## INPUT
- - -

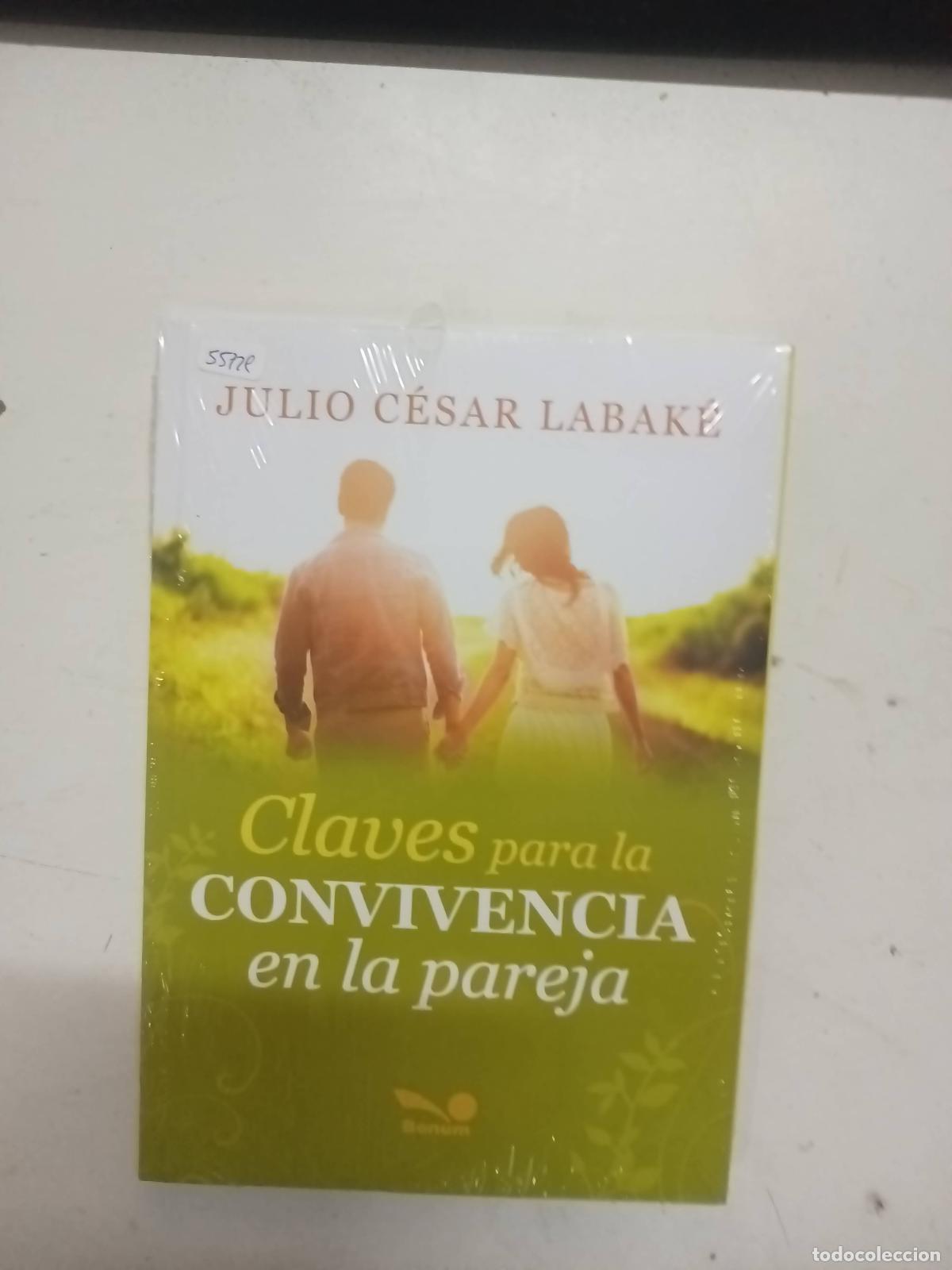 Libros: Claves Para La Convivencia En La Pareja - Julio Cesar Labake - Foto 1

- - -

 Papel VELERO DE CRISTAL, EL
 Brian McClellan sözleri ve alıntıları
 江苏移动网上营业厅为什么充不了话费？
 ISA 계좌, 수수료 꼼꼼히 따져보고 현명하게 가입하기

- - -

## TASK TO COMPLETE
Where the line holding "Brian McClellan sözleri ve alıntıları" appears in the listing above, start reproducing exactly, and end with the line holding "ISA 계좌, 수수료 꼼꼼히 따져보고 현명하게 가입하기".

## WRITTEN ANSWER
 Brian McClellan sözleri ve alıntıları
 江苏移动网上营业厅为什么充不了话费？
 ISA 계좌, 수수료 꼼꼼히 따져보고 현명하게 가입하기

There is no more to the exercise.